--- EXERCISE INSTRUCTIONS ---
Would you repeat exactly the part of the listing below that runs from the line containing "Q: Fraction of annotators marking 'moving'?" down to the line containing "genus: Hippopotamus", inclusive, and nothing else?

--- DATA PROVIDED ---
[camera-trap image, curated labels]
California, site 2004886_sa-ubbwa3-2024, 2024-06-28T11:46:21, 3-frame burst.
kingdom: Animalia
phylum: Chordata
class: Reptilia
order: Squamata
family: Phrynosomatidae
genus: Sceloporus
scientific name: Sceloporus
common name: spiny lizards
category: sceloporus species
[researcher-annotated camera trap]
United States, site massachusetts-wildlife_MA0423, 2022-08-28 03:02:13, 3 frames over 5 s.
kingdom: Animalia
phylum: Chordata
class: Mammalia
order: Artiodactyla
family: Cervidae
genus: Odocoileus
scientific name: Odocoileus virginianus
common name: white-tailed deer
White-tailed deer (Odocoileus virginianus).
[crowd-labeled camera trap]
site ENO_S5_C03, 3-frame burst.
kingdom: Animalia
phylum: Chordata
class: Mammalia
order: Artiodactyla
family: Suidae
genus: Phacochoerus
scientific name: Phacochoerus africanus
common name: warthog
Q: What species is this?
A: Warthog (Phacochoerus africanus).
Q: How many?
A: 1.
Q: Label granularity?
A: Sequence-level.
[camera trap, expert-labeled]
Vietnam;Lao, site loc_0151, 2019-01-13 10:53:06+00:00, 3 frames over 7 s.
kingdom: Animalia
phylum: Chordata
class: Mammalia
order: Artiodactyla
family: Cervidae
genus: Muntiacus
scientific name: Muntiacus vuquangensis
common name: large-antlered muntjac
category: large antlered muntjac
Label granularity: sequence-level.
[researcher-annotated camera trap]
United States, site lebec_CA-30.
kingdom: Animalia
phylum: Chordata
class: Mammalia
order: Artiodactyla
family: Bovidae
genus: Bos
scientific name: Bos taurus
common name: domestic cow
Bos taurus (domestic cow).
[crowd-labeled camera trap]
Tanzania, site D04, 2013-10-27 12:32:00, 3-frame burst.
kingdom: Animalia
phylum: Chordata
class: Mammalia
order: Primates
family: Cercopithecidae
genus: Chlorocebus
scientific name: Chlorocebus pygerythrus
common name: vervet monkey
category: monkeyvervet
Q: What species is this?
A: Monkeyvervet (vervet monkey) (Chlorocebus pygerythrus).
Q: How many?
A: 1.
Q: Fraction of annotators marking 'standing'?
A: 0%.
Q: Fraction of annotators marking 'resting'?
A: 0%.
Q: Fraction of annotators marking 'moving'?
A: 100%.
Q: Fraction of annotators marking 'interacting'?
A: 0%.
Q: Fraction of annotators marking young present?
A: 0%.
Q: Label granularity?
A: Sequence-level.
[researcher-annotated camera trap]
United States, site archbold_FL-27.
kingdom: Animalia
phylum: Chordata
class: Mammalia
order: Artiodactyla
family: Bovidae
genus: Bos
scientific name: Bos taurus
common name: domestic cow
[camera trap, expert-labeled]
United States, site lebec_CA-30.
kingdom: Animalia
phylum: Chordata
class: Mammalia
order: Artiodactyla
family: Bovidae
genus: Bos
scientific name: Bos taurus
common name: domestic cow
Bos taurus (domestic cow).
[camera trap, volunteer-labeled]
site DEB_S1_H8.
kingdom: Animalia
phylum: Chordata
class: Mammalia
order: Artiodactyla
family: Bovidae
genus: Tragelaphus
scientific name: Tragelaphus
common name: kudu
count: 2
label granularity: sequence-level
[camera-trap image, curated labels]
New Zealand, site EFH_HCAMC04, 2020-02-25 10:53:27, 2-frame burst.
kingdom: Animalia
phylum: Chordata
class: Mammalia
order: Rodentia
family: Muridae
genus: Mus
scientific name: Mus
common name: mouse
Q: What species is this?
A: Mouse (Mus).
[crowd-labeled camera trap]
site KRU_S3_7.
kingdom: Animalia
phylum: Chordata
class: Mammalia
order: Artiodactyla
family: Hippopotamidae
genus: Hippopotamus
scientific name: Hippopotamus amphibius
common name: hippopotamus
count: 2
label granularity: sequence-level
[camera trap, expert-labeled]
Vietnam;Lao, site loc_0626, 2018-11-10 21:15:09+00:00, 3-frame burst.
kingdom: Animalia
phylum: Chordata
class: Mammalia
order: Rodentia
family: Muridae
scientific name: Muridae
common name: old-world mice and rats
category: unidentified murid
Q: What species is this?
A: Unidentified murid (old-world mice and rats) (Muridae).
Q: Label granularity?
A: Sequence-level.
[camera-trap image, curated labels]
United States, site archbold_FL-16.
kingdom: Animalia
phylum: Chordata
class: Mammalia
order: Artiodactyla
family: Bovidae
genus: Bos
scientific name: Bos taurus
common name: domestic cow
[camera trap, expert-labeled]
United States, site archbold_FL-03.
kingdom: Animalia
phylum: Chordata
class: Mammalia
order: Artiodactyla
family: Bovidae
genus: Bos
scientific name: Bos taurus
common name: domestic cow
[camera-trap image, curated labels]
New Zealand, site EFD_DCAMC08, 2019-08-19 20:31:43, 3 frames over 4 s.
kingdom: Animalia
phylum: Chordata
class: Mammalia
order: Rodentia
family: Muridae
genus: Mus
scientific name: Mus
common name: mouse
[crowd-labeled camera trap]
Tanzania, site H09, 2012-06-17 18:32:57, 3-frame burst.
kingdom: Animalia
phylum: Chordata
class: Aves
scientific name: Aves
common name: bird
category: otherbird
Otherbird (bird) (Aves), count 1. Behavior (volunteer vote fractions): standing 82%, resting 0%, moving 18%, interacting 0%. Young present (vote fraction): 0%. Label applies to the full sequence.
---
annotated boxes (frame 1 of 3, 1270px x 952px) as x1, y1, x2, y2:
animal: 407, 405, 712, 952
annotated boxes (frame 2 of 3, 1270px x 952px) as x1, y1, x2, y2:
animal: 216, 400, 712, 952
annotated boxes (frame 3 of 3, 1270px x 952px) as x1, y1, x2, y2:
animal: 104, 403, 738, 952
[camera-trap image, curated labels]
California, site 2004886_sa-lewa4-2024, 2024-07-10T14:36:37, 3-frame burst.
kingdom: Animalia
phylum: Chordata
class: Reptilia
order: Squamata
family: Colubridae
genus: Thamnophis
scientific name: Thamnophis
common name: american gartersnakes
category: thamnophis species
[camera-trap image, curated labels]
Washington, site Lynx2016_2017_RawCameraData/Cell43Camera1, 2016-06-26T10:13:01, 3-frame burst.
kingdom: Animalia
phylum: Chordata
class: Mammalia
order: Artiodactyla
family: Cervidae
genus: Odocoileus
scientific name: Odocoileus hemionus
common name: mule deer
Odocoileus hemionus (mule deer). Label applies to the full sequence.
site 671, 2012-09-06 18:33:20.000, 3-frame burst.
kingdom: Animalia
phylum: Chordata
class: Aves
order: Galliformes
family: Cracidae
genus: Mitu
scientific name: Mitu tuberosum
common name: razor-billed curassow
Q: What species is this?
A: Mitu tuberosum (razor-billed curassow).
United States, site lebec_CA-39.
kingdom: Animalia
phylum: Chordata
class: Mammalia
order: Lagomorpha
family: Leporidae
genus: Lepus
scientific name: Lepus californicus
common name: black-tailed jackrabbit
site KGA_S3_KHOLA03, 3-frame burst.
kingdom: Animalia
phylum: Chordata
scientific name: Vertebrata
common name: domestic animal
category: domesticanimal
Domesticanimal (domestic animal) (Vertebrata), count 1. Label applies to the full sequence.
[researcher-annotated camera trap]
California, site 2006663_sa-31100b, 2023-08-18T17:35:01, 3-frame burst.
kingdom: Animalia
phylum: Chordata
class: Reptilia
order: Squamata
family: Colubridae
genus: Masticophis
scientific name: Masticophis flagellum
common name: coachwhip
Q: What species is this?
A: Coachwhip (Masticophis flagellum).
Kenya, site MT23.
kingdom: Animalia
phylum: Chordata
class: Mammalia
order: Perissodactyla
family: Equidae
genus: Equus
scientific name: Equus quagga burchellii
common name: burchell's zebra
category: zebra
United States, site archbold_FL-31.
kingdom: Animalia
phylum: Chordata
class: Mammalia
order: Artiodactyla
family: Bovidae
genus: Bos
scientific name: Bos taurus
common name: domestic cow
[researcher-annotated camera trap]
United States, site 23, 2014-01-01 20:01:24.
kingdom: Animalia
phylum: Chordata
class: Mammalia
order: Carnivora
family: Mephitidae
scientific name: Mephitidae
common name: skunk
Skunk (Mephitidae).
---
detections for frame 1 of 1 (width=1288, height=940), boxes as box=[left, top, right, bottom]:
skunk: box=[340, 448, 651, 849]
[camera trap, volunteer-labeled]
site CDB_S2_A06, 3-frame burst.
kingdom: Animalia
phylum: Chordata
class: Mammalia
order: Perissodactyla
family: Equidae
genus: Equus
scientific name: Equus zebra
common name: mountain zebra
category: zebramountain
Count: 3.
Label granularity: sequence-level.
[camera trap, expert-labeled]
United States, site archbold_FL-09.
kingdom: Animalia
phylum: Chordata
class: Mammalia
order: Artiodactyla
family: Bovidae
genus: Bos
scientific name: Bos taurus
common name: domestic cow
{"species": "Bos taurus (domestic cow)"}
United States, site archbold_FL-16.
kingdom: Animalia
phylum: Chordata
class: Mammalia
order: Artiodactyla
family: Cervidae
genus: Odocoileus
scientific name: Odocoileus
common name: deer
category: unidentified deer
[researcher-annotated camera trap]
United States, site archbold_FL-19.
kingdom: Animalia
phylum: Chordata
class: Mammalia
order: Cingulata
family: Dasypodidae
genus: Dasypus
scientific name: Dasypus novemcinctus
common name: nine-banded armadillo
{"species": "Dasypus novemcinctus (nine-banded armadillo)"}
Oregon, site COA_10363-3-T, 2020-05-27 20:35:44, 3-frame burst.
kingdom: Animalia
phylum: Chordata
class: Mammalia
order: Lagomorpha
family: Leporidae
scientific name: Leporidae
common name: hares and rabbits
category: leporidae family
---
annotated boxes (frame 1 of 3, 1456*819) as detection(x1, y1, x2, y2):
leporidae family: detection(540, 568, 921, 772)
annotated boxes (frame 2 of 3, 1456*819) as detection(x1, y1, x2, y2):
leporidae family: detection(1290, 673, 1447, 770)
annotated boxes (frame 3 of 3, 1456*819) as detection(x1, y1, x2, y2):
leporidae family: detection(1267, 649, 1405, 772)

--- WRITTEN SOLUTION ---
Q: Fraction of annotators marking 'moving'?
A: 100%.
Q: Fraction of annotators marking 'interacting'?
A: 0%.
Q: Fraction of annotators marking young present?
A: 0%.
Q: Label granularity?
A: Sequence-level.
[researcher-annotated camera trap]
United States, site archbold_FL-27.
kingdom: Animalia
phylum: Chordata
class: Mammalia
order: Artiodactyla
family: Bovidae
genus: Bos
scientific name: Bos taurus
common name: domestic cow
[camera trap, expert-labeled]
United States, site lebec_CA-30.
kingdom: Animalia
phylum: Chordata
class: Mammalia
order: Artiodactyla
family: Bovidae
genus: Bos
scientific name: Bos taurus
common name: domestic cow
Bos taurus (domestic cow).
[camera trap, volunteer-labeled]
site DEB_S1_H8.
kingdom: Animalia
phylum: Chordata
class: Mammalia
order: Artiodactyla
family: Bovidae
genus: Tragelaphus
scientific name: Tragelaphus
common name: kudu
count: 2
label granularity: sequence-level
[camera-trap image, curated labels]
New Zealand, site EFH_HCAMC04, 2020-02-25 10:53:27, 2-frame burst.
kingdom: Animalia
phylum: Chordata
class: Mammalia
order: Rodentia
family: Muridae
genus: Mus
scientific name: Mus
common name: mouse
Q: What species is this?
A: Mouse (Mus).
[crowd-labeled camera trap]
site KRU_S3_7.
kingdom: Animalia
phylum: Chordata
class: Mammalia
order: Artiodactyla
family: Hippopotamidae
genus: Hippopotamus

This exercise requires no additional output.